So I would say, you know, that it’s always worth trying to produce vaccine, but you have a lot of work to do while you’re waiting for that. And that’s where those non-pharmaceutical measures become important.
FINK: And that was a good question about how we prioritize. And—
SCHUCHAT: Oh, right. For—
FINK: —different communities have looked at that question, right?
SCHUCHAT: Yeah. Well, one of the—one of the interesting things that was done before the 2009 pandemic, in the sort of run-up of pandemic preparedness, was community engagements, to figure out how should you use scarce resources. And it was very interesting to me that the medical groups that looked at this did a very analytic approach. They said where are the deaths going to be? So vaccinate the elderly, because they’re more likely to die. Vaccinate, you know, maybe the very, very young. They’re more likely to die. Or vaccinate people who have underlying medical problems. They’re more likely to die.
When communities were asked that same question—there’s not enough; who should get it first; well, we’re making more—and this is—I know some of you are just back from Puerto Rico—this might hit home for you—they said keep society going.
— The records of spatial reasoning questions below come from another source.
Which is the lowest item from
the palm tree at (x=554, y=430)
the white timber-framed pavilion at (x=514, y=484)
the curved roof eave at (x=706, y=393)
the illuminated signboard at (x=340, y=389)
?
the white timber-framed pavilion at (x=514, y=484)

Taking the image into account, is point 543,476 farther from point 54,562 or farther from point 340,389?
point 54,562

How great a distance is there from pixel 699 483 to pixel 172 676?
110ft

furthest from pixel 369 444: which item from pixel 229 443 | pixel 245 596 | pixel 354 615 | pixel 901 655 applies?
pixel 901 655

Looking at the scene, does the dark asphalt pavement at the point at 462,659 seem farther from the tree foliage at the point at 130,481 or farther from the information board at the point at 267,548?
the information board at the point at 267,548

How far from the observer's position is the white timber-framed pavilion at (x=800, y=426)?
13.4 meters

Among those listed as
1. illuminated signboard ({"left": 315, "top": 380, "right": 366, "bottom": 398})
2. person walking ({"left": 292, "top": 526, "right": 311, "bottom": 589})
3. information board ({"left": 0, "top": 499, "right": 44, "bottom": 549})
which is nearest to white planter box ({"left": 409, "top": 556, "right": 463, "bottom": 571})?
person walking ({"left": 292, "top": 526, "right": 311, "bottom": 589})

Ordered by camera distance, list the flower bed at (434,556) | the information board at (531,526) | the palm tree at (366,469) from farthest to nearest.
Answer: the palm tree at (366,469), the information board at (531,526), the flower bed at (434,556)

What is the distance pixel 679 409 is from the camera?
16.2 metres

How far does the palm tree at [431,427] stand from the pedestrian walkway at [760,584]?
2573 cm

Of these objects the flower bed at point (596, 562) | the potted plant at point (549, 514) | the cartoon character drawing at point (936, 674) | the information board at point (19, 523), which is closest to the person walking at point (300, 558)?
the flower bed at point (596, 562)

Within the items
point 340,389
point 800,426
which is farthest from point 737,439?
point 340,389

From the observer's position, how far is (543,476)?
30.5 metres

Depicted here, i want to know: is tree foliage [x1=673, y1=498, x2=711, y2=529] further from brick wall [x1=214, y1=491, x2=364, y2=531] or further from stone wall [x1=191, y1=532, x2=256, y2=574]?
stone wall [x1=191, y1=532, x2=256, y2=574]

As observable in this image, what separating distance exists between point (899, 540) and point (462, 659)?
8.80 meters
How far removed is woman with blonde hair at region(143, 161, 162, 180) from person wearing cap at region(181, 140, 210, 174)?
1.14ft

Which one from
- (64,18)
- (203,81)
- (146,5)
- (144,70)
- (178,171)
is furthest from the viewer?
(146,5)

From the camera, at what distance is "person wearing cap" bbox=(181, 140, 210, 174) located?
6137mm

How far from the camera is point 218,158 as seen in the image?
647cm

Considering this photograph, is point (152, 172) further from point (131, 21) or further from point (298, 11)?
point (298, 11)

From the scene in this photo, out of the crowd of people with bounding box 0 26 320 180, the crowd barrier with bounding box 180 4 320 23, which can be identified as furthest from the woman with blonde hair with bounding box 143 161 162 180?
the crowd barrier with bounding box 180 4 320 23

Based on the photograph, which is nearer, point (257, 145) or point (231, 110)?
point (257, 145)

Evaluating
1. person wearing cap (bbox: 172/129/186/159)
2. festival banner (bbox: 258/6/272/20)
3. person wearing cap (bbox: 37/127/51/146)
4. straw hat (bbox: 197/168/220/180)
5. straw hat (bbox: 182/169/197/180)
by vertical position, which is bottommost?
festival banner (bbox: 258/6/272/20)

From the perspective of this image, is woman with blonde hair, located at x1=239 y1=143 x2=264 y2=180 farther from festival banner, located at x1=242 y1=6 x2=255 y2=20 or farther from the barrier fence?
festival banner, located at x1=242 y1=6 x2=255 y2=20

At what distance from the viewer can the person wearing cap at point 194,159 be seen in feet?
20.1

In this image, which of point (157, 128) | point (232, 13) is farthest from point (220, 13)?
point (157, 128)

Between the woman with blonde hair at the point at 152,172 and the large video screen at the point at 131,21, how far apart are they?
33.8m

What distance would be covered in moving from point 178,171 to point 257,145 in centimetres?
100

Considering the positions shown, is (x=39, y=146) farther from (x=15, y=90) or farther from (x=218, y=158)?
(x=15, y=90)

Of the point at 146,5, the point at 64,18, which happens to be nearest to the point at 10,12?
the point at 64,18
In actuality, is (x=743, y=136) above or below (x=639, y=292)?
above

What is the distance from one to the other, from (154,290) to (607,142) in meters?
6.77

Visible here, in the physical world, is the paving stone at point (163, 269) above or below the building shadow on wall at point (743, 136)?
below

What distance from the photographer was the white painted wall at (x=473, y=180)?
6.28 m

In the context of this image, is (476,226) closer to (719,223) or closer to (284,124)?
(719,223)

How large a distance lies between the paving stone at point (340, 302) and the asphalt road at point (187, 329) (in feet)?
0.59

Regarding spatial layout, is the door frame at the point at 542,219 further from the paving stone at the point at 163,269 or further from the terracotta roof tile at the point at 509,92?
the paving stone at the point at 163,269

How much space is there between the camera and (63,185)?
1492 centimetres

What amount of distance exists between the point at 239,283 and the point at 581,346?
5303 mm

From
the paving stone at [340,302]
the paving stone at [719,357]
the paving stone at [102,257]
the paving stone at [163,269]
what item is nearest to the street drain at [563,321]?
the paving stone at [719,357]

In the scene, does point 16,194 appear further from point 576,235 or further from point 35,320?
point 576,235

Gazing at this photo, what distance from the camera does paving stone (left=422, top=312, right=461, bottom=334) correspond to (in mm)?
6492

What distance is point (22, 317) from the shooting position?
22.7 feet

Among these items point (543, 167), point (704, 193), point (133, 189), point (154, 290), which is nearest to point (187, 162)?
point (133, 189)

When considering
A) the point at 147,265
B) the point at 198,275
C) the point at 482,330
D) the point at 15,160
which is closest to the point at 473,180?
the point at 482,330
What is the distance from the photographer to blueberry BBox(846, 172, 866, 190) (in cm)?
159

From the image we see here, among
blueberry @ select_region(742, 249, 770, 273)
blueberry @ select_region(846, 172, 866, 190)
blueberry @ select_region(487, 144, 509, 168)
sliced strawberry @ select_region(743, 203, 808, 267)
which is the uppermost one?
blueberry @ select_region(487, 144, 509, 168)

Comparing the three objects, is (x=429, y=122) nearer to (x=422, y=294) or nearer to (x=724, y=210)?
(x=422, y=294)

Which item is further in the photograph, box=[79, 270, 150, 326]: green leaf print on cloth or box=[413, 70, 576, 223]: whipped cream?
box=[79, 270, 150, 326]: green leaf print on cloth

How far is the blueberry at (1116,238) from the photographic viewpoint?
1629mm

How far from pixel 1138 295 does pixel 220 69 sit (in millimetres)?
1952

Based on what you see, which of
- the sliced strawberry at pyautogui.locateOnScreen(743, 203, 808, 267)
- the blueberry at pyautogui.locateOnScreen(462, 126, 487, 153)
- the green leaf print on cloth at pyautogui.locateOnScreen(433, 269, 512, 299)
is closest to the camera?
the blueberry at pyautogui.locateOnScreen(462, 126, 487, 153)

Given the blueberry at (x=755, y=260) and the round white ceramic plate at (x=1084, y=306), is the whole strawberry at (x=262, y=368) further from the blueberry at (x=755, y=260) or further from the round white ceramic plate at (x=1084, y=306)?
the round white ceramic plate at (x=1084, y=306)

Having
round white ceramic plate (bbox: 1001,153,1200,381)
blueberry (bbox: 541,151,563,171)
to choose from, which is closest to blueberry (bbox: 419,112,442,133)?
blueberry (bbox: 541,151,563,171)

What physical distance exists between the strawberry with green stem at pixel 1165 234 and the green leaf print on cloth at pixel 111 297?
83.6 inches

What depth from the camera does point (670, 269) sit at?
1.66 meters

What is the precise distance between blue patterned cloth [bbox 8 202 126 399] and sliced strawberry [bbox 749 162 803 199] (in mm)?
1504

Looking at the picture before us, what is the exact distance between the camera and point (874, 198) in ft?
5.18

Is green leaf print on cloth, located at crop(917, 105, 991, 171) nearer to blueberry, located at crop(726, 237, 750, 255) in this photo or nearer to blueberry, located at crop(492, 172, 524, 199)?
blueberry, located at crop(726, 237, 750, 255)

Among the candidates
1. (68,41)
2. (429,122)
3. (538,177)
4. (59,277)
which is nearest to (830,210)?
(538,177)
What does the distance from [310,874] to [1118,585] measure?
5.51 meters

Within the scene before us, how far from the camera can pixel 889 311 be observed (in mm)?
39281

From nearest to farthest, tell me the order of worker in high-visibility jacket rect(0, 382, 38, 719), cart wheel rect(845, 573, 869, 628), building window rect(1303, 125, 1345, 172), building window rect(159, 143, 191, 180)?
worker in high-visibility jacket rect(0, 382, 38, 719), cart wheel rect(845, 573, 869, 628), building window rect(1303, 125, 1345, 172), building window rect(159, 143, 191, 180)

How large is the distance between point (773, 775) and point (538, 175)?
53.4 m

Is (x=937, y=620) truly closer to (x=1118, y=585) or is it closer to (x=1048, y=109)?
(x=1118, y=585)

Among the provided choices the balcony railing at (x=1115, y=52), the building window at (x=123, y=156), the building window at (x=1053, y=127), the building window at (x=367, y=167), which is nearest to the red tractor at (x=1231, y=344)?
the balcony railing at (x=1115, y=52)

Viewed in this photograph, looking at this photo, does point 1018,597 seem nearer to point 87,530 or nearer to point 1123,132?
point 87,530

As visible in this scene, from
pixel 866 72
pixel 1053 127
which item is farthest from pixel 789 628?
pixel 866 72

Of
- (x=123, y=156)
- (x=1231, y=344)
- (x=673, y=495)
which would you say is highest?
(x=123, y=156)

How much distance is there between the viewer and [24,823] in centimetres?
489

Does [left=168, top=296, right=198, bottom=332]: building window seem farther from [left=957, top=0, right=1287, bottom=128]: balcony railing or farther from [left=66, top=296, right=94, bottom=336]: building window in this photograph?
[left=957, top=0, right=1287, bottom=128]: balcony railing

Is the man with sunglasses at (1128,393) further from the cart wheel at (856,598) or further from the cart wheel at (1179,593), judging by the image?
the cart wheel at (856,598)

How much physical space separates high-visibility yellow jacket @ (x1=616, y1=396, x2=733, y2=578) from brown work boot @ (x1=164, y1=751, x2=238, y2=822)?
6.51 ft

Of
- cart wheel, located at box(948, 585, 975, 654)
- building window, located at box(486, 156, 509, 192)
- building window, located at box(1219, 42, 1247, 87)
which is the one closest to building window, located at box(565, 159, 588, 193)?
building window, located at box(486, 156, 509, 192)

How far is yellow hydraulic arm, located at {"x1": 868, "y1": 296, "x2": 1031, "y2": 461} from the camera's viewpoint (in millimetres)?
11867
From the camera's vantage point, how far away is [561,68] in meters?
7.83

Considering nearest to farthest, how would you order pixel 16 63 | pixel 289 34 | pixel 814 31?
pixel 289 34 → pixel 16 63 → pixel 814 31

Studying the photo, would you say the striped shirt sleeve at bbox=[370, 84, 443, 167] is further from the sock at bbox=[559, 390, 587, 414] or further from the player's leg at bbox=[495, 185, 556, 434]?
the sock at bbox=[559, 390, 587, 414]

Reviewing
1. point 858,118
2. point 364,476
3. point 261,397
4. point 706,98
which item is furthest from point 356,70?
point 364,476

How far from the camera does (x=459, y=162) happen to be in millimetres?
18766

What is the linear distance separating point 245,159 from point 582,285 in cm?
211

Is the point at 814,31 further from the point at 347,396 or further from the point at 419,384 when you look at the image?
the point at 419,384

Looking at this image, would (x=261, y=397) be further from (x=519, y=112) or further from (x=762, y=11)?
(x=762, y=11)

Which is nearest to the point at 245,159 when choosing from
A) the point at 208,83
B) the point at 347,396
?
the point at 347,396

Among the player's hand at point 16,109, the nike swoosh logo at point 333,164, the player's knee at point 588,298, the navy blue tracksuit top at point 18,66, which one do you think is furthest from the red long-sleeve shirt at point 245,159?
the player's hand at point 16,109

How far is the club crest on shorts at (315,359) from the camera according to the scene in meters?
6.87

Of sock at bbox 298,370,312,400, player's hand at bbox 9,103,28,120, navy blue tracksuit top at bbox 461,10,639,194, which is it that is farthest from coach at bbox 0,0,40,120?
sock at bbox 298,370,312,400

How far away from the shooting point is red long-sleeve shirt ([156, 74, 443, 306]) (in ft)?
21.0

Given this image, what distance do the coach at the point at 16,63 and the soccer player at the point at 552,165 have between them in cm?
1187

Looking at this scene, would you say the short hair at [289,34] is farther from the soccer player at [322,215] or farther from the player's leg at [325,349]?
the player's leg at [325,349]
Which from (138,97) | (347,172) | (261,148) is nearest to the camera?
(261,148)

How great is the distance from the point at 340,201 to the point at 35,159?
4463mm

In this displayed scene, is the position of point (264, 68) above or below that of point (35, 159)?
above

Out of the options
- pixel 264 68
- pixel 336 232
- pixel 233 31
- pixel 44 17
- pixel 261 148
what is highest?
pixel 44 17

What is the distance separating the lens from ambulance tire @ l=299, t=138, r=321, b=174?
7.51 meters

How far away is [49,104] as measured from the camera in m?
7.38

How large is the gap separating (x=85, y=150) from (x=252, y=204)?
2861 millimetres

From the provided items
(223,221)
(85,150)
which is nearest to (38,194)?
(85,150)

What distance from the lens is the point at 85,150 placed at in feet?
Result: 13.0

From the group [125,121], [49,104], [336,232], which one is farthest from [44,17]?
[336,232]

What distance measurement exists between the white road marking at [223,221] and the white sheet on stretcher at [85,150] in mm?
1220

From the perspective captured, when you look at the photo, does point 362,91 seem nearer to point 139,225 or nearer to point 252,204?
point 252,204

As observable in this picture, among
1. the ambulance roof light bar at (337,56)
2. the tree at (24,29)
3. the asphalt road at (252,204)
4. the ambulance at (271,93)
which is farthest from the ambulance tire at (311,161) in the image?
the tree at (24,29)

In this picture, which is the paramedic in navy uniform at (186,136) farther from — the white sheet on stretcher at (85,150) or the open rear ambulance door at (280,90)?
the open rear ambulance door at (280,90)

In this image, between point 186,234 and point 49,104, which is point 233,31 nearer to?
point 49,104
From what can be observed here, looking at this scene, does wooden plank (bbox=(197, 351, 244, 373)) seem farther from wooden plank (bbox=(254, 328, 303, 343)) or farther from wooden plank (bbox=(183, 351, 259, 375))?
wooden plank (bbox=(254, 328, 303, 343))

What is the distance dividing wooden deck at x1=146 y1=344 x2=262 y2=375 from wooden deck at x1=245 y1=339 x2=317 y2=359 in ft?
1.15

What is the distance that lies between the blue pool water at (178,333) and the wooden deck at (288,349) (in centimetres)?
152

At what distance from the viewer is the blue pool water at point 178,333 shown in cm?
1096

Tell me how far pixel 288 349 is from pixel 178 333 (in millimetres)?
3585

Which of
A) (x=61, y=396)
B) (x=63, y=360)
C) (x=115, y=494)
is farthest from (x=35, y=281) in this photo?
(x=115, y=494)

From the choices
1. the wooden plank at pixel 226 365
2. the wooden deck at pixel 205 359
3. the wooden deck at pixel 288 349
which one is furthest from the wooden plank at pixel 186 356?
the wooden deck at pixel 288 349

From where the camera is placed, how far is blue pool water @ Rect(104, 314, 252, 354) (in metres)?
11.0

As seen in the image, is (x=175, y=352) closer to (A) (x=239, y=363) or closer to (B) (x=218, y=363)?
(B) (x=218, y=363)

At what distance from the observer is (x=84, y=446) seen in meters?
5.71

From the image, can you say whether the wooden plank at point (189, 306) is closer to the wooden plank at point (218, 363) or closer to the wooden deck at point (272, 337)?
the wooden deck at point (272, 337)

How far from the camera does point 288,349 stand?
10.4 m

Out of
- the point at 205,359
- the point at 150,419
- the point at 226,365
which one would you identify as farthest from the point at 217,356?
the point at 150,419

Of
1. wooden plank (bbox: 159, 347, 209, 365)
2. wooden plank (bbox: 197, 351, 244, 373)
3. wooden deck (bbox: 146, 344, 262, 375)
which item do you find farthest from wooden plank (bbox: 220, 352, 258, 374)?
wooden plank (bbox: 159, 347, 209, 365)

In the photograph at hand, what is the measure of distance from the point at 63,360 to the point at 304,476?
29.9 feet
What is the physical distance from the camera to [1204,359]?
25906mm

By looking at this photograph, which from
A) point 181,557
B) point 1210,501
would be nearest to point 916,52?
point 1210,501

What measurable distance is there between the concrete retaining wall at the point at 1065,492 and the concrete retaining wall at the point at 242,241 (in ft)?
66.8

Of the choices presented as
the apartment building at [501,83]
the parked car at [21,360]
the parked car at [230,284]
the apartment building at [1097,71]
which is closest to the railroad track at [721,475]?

You know, people are going to die from this pandemic. But if we don’t have electricity or we don’t have the banks—or, you know, maybe now we would say the Internet—make sure those critical workers are—and the health-care workers—are actually protected first. And then we’ll, you know, wait in line or something. But they said don’t go for the elderly, even if a lot of us are elderly. Go—because the second- and third-order effects will be so bad if health-care workers and other critical workers aren’t protected.
GARRETT: But I think when we go to the global level, we don’t have a good plan.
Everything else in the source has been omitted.